Extract to read =>

— Begin —

How to Write a Kindle eBook for Your Business

Barbara Grassey
11 min readJul 15, 2021
Hands holding a Kindle
Image Credit: Sticks65 Pixabay

What are the elements you need to know if you want to write a Kindle eBook for your business? What should it include? How long should it be? How do you publish it to Kindle?

First, let me assure you that publishing to Kindle is a very easy, menu-driven process. If you can upload a file to email, you can publish a book on Kindle.

Know Your Target Market

Writing the book itself takes some consideration. You want the book to help you find good prospects for your business. To do that, you must know who those people are. If you run an adventure tour company, you know that your prospects are people within a certain age and financial range. They may or may not have children. They may do a certain number of adventure trips a year. You want your book to appeal to your specific people.

Let Your Book Do the Qualifying

Case studies tell the reader the types of people you work with. If you work with menopausal and post menopausal women, your case studies should reflect that. In fact, your title should reflect that. If you’re a dog trainer who specializes in preparing show dogs for competition, but you only work with certain breeds, mention that in the book. The people with other breeds of dogs will hire someone else and that saves you the time of fielding phone calls and emails from people who are not your prospective clients.

— End —

Exercise description => Reproduce the complete article on writing a Kindle eBook for a business, word for word.

Extracted entries =>
— Begin —

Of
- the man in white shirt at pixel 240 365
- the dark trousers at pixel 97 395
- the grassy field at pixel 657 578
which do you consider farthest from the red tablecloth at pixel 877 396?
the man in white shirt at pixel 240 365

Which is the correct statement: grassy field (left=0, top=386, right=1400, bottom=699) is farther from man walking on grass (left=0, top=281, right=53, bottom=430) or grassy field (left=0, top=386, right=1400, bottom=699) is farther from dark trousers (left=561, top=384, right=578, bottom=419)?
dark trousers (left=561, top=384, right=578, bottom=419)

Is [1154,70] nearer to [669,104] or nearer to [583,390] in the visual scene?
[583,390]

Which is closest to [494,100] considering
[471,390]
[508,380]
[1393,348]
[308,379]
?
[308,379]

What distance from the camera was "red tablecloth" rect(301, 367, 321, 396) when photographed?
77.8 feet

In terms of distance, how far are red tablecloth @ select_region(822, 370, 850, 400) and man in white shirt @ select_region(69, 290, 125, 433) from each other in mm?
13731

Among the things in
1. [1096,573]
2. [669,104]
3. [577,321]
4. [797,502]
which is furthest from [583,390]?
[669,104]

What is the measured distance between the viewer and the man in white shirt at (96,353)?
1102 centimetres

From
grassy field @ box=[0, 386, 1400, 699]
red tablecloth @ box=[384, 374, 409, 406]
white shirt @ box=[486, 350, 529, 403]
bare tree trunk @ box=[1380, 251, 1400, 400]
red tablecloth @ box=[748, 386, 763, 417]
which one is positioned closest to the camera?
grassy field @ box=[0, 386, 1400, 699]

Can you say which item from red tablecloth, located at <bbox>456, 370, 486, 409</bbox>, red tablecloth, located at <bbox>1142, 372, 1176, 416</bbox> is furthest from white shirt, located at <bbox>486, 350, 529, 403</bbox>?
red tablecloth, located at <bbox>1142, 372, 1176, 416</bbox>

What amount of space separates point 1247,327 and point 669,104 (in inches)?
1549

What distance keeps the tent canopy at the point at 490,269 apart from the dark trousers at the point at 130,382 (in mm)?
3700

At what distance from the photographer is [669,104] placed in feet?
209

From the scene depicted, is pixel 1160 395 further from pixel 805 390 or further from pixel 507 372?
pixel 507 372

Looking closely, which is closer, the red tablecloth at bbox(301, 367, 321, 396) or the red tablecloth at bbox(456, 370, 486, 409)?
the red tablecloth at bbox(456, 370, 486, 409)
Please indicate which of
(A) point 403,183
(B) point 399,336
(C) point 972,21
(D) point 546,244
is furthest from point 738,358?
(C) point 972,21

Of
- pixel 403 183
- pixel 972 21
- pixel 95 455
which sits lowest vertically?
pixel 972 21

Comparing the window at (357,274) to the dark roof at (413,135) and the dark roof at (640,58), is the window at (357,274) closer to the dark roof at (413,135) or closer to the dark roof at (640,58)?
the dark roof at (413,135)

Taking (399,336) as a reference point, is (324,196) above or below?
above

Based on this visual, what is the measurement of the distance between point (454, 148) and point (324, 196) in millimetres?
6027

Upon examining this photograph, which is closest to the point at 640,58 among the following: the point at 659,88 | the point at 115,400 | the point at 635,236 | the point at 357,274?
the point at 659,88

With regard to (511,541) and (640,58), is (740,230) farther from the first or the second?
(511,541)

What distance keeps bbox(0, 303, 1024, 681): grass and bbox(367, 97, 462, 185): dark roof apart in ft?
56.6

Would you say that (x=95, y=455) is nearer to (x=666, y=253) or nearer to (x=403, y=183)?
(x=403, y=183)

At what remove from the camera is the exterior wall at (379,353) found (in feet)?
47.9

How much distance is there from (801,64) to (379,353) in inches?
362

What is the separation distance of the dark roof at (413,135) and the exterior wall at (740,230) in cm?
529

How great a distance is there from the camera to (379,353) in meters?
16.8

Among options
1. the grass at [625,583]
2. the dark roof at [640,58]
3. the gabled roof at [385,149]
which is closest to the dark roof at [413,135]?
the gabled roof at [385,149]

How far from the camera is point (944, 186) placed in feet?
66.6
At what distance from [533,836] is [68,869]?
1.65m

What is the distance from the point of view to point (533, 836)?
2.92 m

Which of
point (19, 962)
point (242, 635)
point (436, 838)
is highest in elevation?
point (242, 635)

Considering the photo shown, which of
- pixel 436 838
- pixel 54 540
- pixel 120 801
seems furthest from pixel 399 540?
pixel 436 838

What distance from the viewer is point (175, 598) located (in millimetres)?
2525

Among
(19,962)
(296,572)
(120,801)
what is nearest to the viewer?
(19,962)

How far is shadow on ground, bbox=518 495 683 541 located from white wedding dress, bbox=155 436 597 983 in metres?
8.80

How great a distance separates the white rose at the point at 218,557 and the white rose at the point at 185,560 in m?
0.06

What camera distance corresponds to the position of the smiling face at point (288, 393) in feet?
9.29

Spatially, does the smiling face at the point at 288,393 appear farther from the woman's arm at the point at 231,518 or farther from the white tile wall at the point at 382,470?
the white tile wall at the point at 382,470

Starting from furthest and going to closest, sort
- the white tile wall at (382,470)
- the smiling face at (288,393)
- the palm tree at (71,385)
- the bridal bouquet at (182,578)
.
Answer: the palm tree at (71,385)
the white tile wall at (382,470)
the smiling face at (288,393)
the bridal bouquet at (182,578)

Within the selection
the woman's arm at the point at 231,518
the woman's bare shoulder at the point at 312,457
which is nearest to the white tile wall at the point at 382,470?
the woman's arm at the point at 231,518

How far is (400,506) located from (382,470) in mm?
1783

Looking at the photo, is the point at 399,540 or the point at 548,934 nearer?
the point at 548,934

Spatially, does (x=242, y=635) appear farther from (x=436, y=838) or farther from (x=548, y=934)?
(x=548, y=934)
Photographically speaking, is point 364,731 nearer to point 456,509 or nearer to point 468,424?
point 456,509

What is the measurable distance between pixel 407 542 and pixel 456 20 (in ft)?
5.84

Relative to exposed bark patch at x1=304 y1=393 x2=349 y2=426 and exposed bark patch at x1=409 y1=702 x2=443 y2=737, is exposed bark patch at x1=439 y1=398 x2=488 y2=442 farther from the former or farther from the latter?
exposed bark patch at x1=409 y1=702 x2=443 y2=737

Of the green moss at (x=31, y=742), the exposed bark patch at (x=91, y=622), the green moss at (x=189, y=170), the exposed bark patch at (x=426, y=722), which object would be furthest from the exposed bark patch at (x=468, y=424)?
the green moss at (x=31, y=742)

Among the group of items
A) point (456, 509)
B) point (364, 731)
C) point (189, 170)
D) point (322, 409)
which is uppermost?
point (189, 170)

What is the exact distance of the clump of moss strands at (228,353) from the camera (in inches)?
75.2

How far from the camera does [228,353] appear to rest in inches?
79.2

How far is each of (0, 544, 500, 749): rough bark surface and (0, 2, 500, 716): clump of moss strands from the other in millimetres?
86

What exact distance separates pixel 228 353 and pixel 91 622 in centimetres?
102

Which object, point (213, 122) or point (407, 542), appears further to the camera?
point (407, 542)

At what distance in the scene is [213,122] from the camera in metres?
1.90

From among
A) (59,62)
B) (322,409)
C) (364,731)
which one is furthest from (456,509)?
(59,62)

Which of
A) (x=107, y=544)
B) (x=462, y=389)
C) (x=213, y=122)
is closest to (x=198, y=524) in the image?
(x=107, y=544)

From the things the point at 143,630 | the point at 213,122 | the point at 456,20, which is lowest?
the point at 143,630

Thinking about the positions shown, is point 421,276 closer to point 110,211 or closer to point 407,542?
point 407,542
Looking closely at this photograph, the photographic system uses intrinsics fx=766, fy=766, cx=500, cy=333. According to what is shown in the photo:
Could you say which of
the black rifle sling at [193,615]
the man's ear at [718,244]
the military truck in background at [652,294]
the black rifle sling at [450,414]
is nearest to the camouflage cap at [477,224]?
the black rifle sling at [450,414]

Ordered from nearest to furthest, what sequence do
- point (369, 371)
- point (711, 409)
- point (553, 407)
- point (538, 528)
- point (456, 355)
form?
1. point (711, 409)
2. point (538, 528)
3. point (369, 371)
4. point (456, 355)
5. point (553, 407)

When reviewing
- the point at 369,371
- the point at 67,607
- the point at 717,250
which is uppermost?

— End —

In response =>
How to Write a Kindle eBook for Your Business

Barbara Grassey
11 min readJul 15, 2021
Hands holding a Kindle
Image Credit: Sticks65 Pixabay

What are the elements you need to know if you want to write a Kindle eBook for your business? What should it include? How long should it be? How do you publish it to Kindle?

First, let me assure you that publishing to Kindle is a very easy, menu-driven process. If you can upload a file to email, you can publish a book on Kindle.

Know Your Target Market

Writing the book itself takes some consideration. You want the book to help you find good prospects for your business. To do that, you must know who those people are. If you run an adventure tour company, you know that your prospects are people within a certain age and financial range. They may or may not have children. They may do a certain number of adventure trips a year. You want your book to appeal to your specific people.

Let Your Book Do the Qualifying

Case studies tell the reader the types of people you work with. If you work with menopausal and post menopausal women, your case studies should reflect that. In fact, your title should reflect that. If you’re a dog trainer who specializes in preparing show dogs for competition, but you only work with certain breeds, mention that in the book. The people with other breeds of dogs will hire someone else and that saves you the time of fielding phone calls and emails from people who are not your prospective clients.